It seems that every week there is another zero day exploit doing the rounds. Software patching and updates are becoming increasingly frequent, and the rise of mobility is further weakening the business world’s cyber attack surface. Traditional defences can no longer provide the protection needed. Organisations need to become resilient to adapt to these new and emerging threats.
Cyber security resilience involves more than just the prevention or response to a specific attack. It also takes into account the ability to operate during, and to adapt or recover, from such an event. This goal requires cyber risk management, and not one, but many cyber security measures.
Traditionally, companies have focused on protection against specific cyber attacks. In today’s digital environment, however, a resilience-based approach to threats is more effective for organisations wanting to adapt to change, reduce exposure to risk, and learn from incidents when they occur.
Due to the growing interconnectedness that comes with new and emerging business technology, improving the resilience of one organisation can be a small step in improving the cyber resilience of all. The same goes for the disparate departments and operations within a single business.
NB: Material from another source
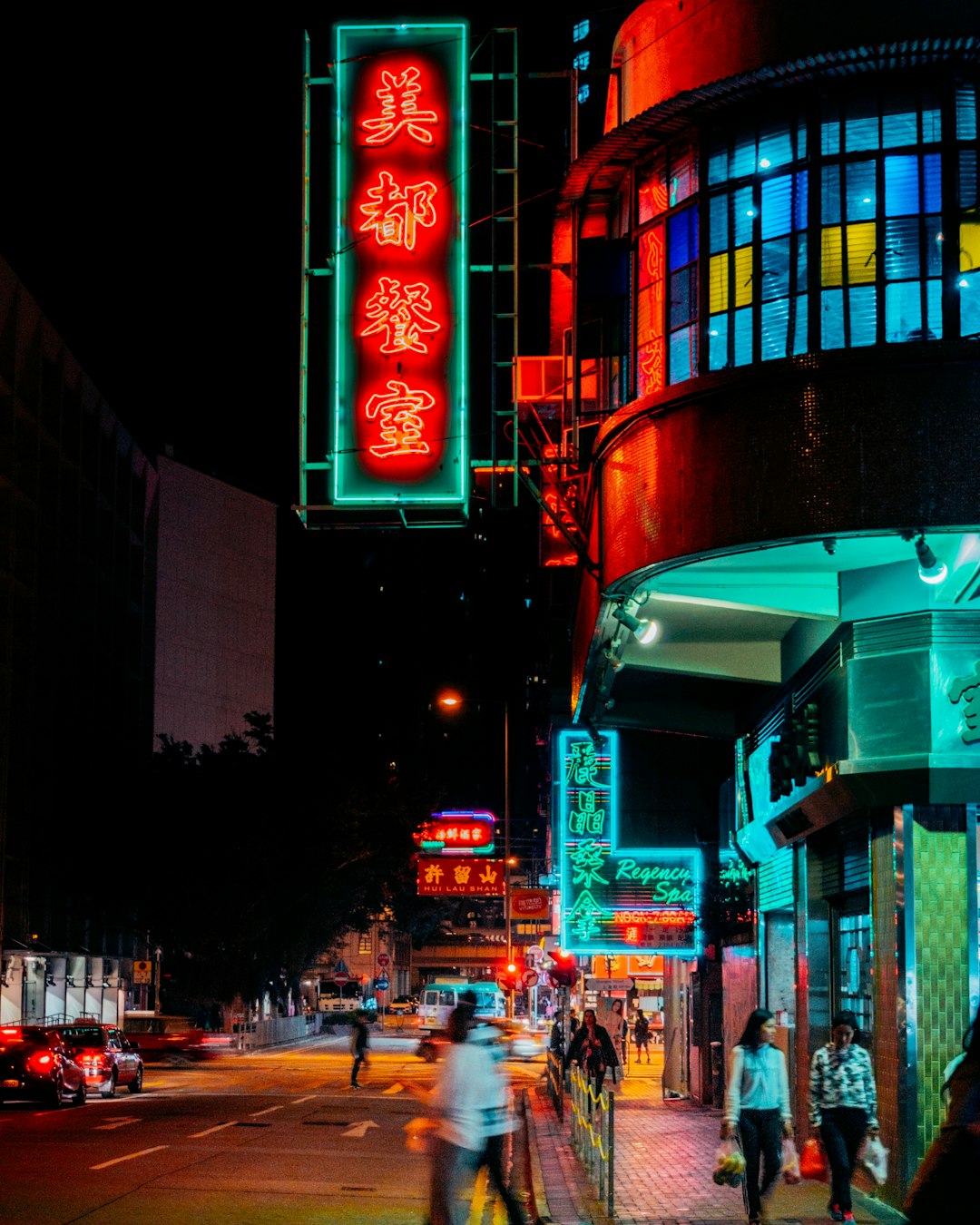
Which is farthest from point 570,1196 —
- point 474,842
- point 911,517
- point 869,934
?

Once a unified, company-wide approach to security is established, there will be fewer points of vulnerability to exploit.
According to CERT Australia, the government’s national computer emergency response team, modern organisations must layer security defences for their IT systems to reduce the chance of a successful cyber attack.
While the installation of traditional security software, including a firewall, anti-virus, and anti-spyware remains an essential first step to cyber security, these safeguards alone are no longer enough to adequately protect an organisation from potential threats.
Instead, businesses should manage risk with multiple defensive strategies, so that if one layer of defence turns out to be inadequate, another layer can step in to help prevent a full breach. This is known as ‘defence-in-depth’.
The multiple defence mechanisms layered across an organisation’s network infrastructure can protect data, networks, and users. A well-designed and implemented defence-in-depth strategy can help system administrators identify internal and external attacks on a computer system or network.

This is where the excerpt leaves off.